A trapalhada e a oportunidade do Adamastor

O que define o carácter de uma cidade não é o espaço privado. É o seu espaço público. É por isso necessário criar formas de participação onde estejam habitantes e autoridades, partilhando aspirações e necessidades.

Passaram oito meses. E o caso da praça e miradouro de Santa Catarina, mais conhecido por Adamastor, na freguesia da Misericórdia, em Lisboa, continua sem resolução. Não é surpresa porque o assunto foi mal conduzido desde o início. Como escrevi na altura, qualquer actuação pública deveria ser cautelosa, olhando para os diferentes interesses envolvidos, fazendo-os participar em qualquer decisão a ser tomada.

Mas a insensibilidade foi total. Não se percebeu a complexidade do que estava em causa. Não se alcançou que existe um novo ciclo. Os cidadãos fartaram-se de ser alvo de mudanças, querendo participar nas decisões. E não se entendeu o capital simbólico do local enquanto espaço público interclassista e intercultural. O que está a debater-se já não é o miradouro. É o que Lisboa quer ser. Uma cidade idealizada por todos e para todos — sabendo que esse é um horizonte desejável embora não isento de tensões — ou para usufruto de acordo com o desejo estético e o dinheiro de alguns?

Na semana passada, na apresentação pública do plano de recuperação proposto (que contempla uma vedação com dois metros de altura), Fernando Medina penitenciou-se, dizendo que a sessão deveria ter sido realizada há meses e que não é fácil fazer face à complexidade de problemas que Lisboa enfrenta. Verdade. Fica-lhe bem a humildade. Mas, ao mesmo tempo, continua a instrumentalizar a vontade dos residentes.

Sou morador do bairro há vinte anos. Não duvido que uma maioria dos habitantes não se opõe a uma acção de disciplinação do miradouro, tendo em conta a sobrecarga humana a que o mesmo tem sido sujeito, com repercussões ao nível do ruído, pequena criminalidade e higiene. Mas quanto ao que fazer é evidente que existem diferentes sensibilidades.

Estes oito meses são a prova de que a vedação não resolve nada. Ela está lá e o pequeno tráfico de droga manteve-se, deslocando-se apenas para onde agora circula o maior número de pessoas. A praça pública vai sendo cada vez mais ocupada pelo hotel de luxo contíguo. E durante a noite, o local, por ser menos frequentado, amplifica a sensação de insegurança.

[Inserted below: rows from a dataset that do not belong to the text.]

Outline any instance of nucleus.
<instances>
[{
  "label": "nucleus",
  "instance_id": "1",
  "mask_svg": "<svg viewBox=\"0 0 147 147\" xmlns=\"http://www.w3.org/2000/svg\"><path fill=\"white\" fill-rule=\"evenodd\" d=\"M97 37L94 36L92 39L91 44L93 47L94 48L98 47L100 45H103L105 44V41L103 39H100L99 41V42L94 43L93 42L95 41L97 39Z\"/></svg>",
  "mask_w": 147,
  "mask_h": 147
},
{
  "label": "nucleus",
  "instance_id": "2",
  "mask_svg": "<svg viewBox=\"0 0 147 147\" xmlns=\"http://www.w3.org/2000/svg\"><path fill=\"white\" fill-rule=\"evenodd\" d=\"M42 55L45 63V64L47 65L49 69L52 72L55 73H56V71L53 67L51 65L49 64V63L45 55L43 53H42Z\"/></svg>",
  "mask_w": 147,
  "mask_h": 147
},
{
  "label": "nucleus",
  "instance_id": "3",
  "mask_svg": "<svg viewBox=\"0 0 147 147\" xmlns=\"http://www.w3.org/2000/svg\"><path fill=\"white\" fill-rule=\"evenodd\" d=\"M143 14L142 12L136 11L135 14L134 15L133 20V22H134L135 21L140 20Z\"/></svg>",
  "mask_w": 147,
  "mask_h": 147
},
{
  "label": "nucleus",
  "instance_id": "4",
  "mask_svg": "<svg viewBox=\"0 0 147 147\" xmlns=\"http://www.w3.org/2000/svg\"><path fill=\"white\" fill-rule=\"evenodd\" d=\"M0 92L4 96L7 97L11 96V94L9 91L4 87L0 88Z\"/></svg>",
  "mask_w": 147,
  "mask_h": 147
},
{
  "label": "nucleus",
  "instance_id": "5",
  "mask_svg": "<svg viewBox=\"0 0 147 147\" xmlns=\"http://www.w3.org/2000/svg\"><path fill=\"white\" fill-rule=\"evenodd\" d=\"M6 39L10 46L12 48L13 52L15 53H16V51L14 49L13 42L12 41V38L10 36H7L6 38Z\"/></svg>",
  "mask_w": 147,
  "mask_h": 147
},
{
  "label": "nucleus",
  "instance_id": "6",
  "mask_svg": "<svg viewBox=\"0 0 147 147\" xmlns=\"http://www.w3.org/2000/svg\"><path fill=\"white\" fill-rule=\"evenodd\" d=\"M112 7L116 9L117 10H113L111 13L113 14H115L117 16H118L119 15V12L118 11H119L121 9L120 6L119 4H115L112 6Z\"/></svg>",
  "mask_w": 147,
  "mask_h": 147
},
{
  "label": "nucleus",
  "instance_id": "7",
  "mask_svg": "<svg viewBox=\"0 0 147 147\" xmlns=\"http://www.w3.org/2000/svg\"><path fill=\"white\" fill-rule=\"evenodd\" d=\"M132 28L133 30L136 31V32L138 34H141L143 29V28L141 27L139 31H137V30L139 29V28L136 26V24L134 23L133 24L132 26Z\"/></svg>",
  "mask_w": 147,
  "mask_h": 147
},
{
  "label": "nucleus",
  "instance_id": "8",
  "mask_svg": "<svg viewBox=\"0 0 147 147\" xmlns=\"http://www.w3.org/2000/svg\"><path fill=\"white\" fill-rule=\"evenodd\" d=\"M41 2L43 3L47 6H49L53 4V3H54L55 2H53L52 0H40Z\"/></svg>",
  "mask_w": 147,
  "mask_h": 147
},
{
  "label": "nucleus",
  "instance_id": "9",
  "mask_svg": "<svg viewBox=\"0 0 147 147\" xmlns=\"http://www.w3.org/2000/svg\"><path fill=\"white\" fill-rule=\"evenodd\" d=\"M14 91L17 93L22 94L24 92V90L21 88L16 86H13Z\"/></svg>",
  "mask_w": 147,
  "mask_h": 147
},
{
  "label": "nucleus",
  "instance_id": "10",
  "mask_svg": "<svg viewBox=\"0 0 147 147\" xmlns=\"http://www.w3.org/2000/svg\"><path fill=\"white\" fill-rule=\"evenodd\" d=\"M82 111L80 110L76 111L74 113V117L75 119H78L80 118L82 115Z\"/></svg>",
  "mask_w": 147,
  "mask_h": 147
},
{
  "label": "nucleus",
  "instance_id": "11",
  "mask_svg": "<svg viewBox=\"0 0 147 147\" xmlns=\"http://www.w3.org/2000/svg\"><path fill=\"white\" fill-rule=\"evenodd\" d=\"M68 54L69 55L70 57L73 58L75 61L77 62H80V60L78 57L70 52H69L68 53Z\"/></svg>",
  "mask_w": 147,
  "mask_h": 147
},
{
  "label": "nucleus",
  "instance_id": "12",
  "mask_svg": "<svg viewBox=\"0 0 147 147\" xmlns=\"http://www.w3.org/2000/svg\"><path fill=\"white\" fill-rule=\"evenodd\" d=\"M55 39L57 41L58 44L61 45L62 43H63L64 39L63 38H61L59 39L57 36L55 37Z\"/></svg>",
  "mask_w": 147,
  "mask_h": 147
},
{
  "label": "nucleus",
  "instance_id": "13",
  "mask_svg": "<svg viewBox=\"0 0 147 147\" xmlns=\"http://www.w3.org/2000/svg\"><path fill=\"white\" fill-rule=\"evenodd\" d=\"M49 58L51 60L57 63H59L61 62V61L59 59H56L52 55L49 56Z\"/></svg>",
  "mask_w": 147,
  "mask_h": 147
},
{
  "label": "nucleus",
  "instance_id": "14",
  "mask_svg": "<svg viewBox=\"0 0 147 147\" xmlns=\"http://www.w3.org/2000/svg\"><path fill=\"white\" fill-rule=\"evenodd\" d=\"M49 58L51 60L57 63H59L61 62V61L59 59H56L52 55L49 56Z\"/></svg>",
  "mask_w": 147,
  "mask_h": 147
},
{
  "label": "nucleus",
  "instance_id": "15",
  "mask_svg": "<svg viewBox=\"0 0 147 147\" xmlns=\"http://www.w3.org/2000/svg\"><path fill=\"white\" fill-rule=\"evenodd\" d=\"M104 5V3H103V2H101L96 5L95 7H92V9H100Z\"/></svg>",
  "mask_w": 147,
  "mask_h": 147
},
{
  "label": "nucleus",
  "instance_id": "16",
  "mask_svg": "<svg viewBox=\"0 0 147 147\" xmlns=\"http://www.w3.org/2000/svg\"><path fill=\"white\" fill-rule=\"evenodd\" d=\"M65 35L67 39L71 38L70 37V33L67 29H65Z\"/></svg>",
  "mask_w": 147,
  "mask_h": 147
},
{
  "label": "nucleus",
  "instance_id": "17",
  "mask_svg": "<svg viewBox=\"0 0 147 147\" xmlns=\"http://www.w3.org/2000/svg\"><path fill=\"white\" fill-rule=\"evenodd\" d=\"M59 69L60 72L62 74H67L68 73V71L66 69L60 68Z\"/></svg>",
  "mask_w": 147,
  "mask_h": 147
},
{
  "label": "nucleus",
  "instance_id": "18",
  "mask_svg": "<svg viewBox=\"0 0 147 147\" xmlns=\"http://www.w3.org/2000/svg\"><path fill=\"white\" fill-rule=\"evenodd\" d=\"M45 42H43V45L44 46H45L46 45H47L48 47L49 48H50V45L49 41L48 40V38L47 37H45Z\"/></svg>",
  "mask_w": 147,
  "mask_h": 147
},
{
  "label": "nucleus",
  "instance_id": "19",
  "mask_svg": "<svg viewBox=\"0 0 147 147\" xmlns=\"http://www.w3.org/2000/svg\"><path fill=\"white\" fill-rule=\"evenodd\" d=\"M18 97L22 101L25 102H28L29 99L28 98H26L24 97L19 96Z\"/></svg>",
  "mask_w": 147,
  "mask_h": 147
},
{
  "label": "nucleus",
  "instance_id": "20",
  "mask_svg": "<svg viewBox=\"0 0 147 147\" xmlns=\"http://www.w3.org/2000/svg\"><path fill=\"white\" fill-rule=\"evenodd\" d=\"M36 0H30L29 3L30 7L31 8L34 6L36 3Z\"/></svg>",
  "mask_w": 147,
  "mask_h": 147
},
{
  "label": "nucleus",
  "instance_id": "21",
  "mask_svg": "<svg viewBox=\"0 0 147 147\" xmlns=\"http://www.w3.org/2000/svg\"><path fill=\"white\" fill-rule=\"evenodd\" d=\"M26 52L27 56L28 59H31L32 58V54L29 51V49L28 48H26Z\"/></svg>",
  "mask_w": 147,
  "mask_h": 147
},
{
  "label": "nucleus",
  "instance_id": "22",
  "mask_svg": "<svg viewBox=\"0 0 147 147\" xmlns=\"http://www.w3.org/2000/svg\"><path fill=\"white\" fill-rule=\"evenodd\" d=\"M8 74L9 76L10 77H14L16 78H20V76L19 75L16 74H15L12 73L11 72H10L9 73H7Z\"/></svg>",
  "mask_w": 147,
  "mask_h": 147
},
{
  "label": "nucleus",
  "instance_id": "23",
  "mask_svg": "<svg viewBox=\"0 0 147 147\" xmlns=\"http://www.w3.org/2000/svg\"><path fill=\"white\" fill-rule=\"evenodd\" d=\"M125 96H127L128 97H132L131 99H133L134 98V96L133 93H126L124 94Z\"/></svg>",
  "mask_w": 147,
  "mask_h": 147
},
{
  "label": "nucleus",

Quanto ao ruído vale a pena atentar na demagogia. A mesma câmara que evoca o direito ao sossego quando quer justificar a sua actuação, liberaliza a actividade de rooftops em zona habitacional e discotecas ao ar livre, como o Lust in Rio, que, pasme-se, funcionam toda a noite com música em altos berros, a céu aberto, até às sete da manhã, impedindo quem vive na colina do bairro ao sossego, apesar de abaixo-assinados dos moradores.

E aqui voltamos ao início. Há demasiados casos a acontecer para que o alerta não seja accionado. O Adamastor, ou o Martim Moniz, são apenas a ponta do icebergue. É urgente mudar de rumo. Alguns sinais já foram dados, mas exige-se mais. Apesar de as posições se terem extremado, talvez exista aqui uma janela de oportunidade. Mas para isso acontecer quem detém o poder tem de estar pronto para o repartir, tendo uma relação mais horizontal com os cidadãos. Por sua vez, estes têm a responsabilidade de estar preparados para intervir. E para isso acontecer são necessários mediadores e canais de informação eficientes e transparentes, para que não se gere um diálogo de surdos.

O que define o carácter de uma cidade não é o espaço privado. É o seu espaço público. É por isso necessário criar formas de participação onde estejam habitantes e autoridades, partilhando aspirações e necessidades. O que as últimas movimentações têm mostrado é que é indispensável a participação cívica na gestão da cidade de Lisboa. Ainda iremos a tempo?